##### Page extract #####

Saturday, December 24, 2011

A Ship (4 of 5?): Normal.

From the same, p. 174:

Though this last phase is also considered normal, society definitely neither advocates or condones it - in fact, scarcely acknowledges its existence. In this stage teh couple becomes disillusioned, bored, miserable, and ripe either for "breakup" or coma.

"Who said this progression is 'normal,' that this is the shape of love?" I asked myself. "And who decided what constitutes 'the real world'? The same guys who brought you Vietnam, Hustler, chicken factories, and an ozone layer that rivals swiss cheese," I replied...

. . .

Friday, December 23, 2011

A Ship (3 of 5?): Singleness.

From the same, pp. 145-147:

It seemed to me that women were nearly apologizing when they described themselves this way, as if being one-whole instead of one-half were not legitimate or healthy, but instead something one hoped soon to recover from. It was as if they were not really living but simply on hold until they plugged into someone else, became one-half of a couple, and turned on their lives again. I knew they would never think to call themselves "single" if they didn't accept coupledom as the natural and therefore more desirable state - a state I now dubbed "coupledumb."

#####

## Exercise goal
Carry on the blog posts about love and "coupledumb" from their final sentence. The entries that follow have no connection to the text.

##### Provided records #####

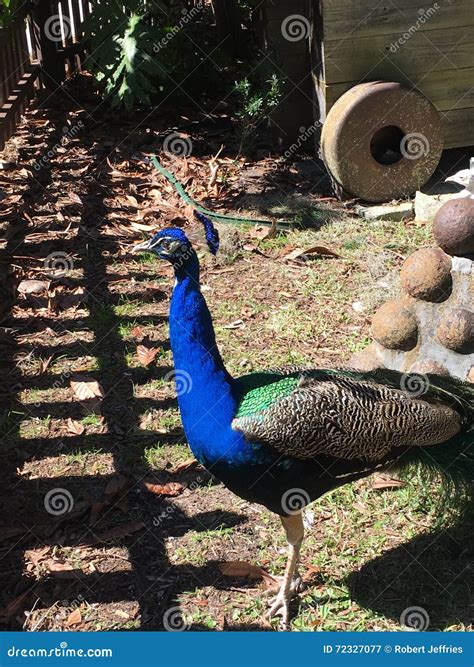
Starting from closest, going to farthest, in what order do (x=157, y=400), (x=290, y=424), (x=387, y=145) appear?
1. (x=290, y=424)
2. (x=157, y=400)
3. (x=387, y=145)

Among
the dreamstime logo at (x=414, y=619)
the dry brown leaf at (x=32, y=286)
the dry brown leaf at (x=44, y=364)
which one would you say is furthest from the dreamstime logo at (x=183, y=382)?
the dry brown leaf at (x=32, y=286)

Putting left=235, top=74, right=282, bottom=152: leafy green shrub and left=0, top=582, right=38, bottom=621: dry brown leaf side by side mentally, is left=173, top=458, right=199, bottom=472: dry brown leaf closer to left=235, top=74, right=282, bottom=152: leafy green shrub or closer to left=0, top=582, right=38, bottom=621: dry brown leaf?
left=0, top=582, right=38, bottom=621: dry brown leaf

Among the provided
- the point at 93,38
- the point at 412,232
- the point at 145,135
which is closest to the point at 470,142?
the point at 412,232

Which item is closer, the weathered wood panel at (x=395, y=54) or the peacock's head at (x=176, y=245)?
the peacock's head at (x=176, y=245)

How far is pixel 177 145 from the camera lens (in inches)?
292

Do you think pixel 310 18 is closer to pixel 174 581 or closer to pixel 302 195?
pixel 302 195

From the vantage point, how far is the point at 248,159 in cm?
722

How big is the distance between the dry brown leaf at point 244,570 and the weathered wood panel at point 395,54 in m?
4.11

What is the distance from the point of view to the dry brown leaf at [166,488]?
3.73 m

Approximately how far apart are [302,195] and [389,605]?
403 centimetres

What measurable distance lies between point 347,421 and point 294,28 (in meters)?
4.79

#####

## Answer to this exercise
We are taught to accept the menstream assumption that one-half is better than one-whole because two is necessary for oppression...

I think men took our worthy and natural desires and, in a truly diabolical way, turned them against us - making us, under threat of death, do to one another in the name of love what most of us would be too merciful to do to someone we hated.

It is phallocracy that insures our obedience by lying, "When you have a wonderful moment with someone, you must quickly capture and own her so that you can be assured of having more such moments. If you don't get possession of her, someone else will, and you will be left with no one to touch and hold and love you." It is the fathers who continue to misname these feelings of powerlessness, scarcity, and desperation "love".

Realizing this, coupling began to look not merely dumb but deadly: CoupleDoom.

. . .

Thursday, December 22, 2011

A Ship (2 of 5?): Marriages.

From the same, p. 122:

When I think about the hooplah over longevity of unions, all I have to do is look at my parents, at parents of friends, at high-school friends now thirty-five years married, to discover couples who, though they have stayed together because of legal, socially-demanded commitment, have been wretched with one another or numbed out for entire lifetimes. It's pretty discouraging to watch Lesbian and straight friends struggling to emulate that ghastly example.

I don't think they do it because they have seen so many wonderful marriages that they can't wait to follow suit. Denial and irrationality are classic evidence of brainwashing. Few, if any, discerning people have seen at close range many wonderful marriages - or at least marriages that *stayed* wonderful. You and I agree that what all of us have seen most often is loss of identity, dependency, eventual boredom, misery, dysfunction on all levels, disillusionment, betrayal, heartbreak, violence, and/or a deep, deadening despair that passes for contentment.

. . .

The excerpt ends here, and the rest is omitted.